## Instrução A:
Reproduz tudo o que vai do início dos registos até à linha que contém "Answer: point (78, 28)", incluindo ambas as extremidades.

--------

É um disco conceptual que se ouve como se não o fosse. Ode ao amor (à quase pedofilia?) entre uma jovem de 15 anos e o seu encontro iniciático com um homem mais velho que com ela se fascina, o disco tem apenas sete faixas e pouco mais de meia hora de duração. Tal como outro dos meus grandes favoritos L’Homme a Téte de Chou (1976) – também ele conceptual – as melodias vêm e vão, encontram-se mais tarde noutras faixas, completam-se. No fim, ficamos com um documento de um génio na mais absoluta posse de todas as suas faculdades: rock, ié-ié, jazz, clássico, e um sentido incrivelmente sensual nos arranjos e na composição, enfim, tudo com as letras, inigualáveis, do monstro Gainsbourg. Ele que, até ao fim da sua vida, fez discos de todos os géneros, tem em Histoire de Melody Nelson a súmula de todo o seu trabalho. Tirando o reggae, que explorou em vários discos mais tarde, tudo o que alguma vez fez tem lugar neste disco, de uma forma absolutamente coerente.
Sei que, provavelmente, para quem não conhece o disco ou o autor, não estarei a explicar muito bem que raio de disco é. Estou a ouvi-lo e, como sempre acontece, estou hipnotizado. Não agarra ao início, mas ganha com cada audição. E com um copo de bom vinho ou, quem sabe, outras substâncias, e apenas olhar para o tecto a ouvir cada nota, cada arranjo, cada pormenor, é a experiência que mostra tudo o que a boa música pode ser.
Para quem acha que Bowie é, de facto, o camaleão, Gainsbourg mostra o que é a verdadeira reinvenção. Até ao momento em que, criticado por ter feito uma versão reggae do hino francês, comprou em leilão o manuscrito da letra do hino, como que dizendo que, a partir daquele momento, podia fazer o que quisesse com ele.
Por todos os motivos, é na minha opinião o melhor disco “pop” alguma vez feito. Porque pop pode ser negra, profunda, elegante e consequente.
Agora, com a vossa licença, vou ali carregar de novo no play.
Olá, Tiago, nada a emendar no que escreveste a respeito de Gainsbarre;) E tb.para mim o Gênio musical do século XX, ainda ouvi ante ontem uma compilação com o tema geral de Melody Nelson, e fiquei abismada pela qualidade de musical da sua obra,a sua arte tanto na escrita,de rimas duma riqueza ainda não igualada, como ao nível da composição musical, Parece me que ainda não tem hoje em dia quem lhe chega aos calcanhares hoje em dia.
Tive o prazer de assistir a sua tournée de Adeus, foi espetaculare, e todos nós no final dançar oom Aux Armas Etc…Paro aqui , tanto haveria para relembrar e exaltar em relação a este Homem,; as pessoas morrem qdo se deixa de falar delas…
Por isso….
O melhor ano possível, com algumas expectativas preenchidas e muita resiliência são os meus votos de bom ano 2020. Cordialmente Dominique, Vila do Bispo
Muito grato pelo seu texto :D Recomendas algo para quem está ávido por ouvir outro LP nesse estilo? Muito obrigado desde já.

--------

## Instrução B:
Resume em duas frases o texto sobre o disco Histoire de Melody Nelson.

## Linhas de dados:
--------

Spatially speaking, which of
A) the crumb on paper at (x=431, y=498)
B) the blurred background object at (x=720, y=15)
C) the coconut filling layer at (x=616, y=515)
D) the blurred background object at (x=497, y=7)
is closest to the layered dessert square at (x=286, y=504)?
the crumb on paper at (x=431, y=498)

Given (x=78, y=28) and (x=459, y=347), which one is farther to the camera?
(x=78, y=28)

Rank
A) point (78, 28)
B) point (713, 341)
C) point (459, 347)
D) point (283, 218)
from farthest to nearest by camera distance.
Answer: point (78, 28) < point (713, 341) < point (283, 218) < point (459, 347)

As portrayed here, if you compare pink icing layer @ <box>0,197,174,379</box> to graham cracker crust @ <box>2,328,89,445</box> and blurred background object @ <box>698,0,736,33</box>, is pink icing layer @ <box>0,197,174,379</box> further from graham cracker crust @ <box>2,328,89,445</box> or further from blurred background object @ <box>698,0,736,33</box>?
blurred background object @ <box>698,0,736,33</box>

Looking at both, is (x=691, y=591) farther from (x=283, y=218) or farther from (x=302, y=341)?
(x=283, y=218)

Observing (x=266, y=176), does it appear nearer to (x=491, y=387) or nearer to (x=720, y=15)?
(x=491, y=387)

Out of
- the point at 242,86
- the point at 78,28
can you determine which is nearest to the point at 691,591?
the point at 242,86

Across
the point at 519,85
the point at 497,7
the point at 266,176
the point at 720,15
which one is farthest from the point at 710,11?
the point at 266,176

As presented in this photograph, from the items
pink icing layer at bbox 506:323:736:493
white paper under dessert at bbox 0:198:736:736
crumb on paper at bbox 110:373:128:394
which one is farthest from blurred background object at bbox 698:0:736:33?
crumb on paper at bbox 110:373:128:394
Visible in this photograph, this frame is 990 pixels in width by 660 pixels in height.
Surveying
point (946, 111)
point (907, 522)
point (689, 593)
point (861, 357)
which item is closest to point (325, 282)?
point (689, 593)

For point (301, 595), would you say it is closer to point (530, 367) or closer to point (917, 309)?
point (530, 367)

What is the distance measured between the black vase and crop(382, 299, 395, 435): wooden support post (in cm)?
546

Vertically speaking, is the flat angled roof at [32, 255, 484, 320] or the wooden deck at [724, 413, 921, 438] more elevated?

--------

## Resultado do exercício A:
Spatially speaking, which of
A) the crumb on paper at (x=431, y=498)
B) the blurred background object at (x=720, y=15)
C) the coconut filling layer at (x=616, y=515)
D) the blurred background object at (x=497, y=7)
is closest to the layered dessert square at (x=286, y=504)?
the crumb on paper at (x=431, y=498)

Given (x=78, y=28) and (x=459, y=347), which one is farther to the camera?
(x=78, y=28)

Rank
A) point (78, 28)
B) point (713, 341)
C) point (459, 347)
D) point (283, 218)
from farthest to nearest by camera distance.
Answer: point (78, 28) < point (713, 341) < point (283, 218) < point (459, 347)

## Resultado do exercício B:
Histoire de Melody Nelson é um disco conceptual de sete faixas e pouco mais de meia hora, com letras de Gainsbourg, que quem escreve vê como a súmula de todo o seu trabalho e o melhor disco "pop" alguma vez feito. Num comentário, essa opinião é apoiada, Gainsbourg é chamado o génio musical do século XX e recorda-se a sua tournée de despedida.